Employer’s Right to Change Dispute Resolution Process Is Held In Check By Implied Covenant of Good Faith and Fair Dealing
Having just blogged on June 5, 2013, about an opinion authored by Justice Mallano, reversing an order granting a motion to compel arbitration, I now blog about an opinion authored by Justice Mallano, reversing an order denying a motion to compel arbitration. Leos v. Darden Restaurants, Inc., B241630 (2nd Dist. Div. 1 June 4, 2013) (Mallano, J. author 3:0) (unpublished).
Leos is a sexual harassment case filed by employees against their employer, Darden Restaurants, Inc. Employer moved to compel arbitration, and the trial court denied the motion on the grounds that the arbitration provision was unconscionable. Employer appealed.
Applying the standard two-prong unconscionability analysis, the Court of Appeal found the Dispute Resolution Process (DRP) procedurally unconscionable “[b]ecause plaintiffs were required to sign the DRP acknowledgment as a condition of employment, were unable to negotiate the terms of the DRP, and had no meaningful choice in the matter . . . “ But the second prong – substantive unconscionability – was missing.
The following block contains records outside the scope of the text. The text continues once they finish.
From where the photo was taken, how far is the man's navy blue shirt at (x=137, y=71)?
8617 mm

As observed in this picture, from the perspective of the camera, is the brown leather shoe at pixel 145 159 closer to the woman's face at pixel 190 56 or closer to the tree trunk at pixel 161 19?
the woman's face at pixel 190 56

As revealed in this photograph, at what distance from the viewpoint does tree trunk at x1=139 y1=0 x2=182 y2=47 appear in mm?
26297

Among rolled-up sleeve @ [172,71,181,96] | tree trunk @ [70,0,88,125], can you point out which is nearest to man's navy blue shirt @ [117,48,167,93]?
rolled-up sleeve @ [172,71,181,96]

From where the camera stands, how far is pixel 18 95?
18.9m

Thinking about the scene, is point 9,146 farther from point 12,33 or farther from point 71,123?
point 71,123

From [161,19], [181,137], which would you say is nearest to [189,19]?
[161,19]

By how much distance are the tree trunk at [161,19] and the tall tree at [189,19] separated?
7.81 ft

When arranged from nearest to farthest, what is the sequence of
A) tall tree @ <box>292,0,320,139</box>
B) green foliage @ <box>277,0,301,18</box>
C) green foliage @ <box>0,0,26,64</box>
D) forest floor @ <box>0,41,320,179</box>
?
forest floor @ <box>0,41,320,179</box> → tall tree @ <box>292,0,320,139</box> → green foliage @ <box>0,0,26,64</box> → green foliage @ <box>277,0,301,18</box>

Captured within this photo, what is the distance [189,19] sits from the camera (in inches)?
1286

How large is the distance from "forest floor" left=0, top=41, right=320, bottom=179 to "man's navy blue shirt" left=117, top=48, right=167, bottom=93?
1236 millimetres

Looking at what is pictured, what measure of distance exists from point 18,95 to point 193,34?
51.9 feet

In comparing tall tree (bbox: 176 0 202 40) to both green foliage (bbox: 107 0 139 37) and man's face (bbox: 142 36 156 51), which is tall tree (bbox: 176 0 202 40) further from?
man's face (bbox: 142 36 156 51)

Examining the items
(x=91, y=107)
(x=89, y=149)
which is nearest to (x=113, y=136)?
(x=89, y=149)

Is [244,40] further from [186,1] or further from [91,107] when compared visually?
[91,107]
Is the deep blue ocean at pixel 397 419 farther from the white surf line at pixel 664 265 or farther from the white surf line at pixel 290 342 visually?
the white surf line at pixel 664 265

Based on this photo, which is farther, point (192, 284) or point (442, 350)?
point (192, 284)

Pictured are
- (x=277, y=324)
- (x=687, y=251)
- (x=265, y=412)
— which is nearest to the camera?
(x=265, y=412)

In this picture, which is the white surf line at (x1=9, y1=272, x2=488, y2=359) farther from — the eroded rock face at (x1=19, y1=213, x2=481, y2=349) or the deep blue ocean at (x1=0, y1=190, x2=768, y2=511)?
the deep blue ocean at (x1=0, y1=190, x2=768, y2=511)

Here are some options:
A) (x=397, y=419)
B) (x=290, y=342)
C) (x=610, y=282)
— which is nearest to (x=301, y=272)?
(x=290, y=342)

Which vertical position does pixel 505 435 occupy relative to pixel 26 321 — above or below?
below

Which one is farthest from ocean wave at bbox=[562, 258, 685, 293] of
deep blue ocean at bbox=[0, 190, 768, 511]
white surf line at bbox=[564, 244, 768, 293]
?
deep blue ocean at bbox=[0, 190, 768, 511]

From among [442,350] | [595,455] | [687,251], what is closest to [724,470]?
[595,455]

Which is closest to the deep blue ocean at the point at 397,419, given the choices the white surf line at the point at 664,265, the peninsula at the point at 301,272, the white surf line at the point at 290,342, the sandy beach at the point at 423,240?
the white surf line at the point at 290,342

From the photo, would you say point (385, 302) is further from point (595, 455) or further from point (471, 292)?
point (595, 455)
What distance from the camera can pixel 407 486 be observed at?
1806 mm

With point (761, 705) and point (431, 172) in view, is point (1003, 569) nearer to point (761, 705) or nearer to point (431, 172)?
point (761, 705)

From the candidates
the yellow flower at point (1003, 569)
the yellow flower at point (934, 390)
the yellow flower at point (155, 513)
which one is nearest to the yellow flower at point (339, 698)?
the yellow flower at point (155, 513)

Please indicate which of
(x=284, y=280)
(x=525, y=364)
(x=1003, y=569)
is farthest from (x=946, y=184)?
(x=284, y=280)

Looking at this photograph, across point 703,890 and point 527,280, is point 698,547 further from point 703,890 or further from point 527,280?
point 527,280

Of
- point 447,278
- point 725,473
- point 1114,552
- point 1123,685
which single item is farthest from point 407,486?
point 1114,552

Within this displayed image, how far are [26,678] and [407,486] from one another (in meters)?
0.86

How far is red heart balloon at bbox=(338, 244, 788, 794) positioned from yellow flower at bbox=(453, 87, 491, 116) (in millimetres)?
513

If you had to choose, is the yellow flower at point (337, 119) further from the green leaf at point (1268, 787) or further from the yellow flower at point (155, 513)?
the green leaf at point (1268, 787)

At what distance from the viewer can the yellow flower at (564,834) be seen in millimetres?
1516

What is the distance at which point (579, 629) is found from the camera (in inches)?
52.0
The most interesting argument was the employee’s argument that the employer’s right to modify the DRP at will made the contract unconscionable and illusory. However, in California, the employer’s unilateral right to modify an arbitration provision is subject to the limitations imposed by the covenant of good faith and fair dealing. 24 Hour Fitness, Inc. v. Superior Court, 66 Cal.App.4th 1199 (1998). The exception is that the arbitration agreement is indeed illusory and unenforceable if the employer’s unilateral modifications apply where an employee’s claims have already accrued or are known to the employer. Peleg v. Neiman Marcus Group, Inc., 204 Cal.App.4th 1425 (2012).
Here, the employer was saved by drafting language that gave it the right to modify “as required by law.” “We fail to understand,” wrote Justice Mallano, “how a clause permitting modification as required by law can itself be unlawful.” That’s a drafting tip for employers!
The trial court’s order denying arbitration was reversed.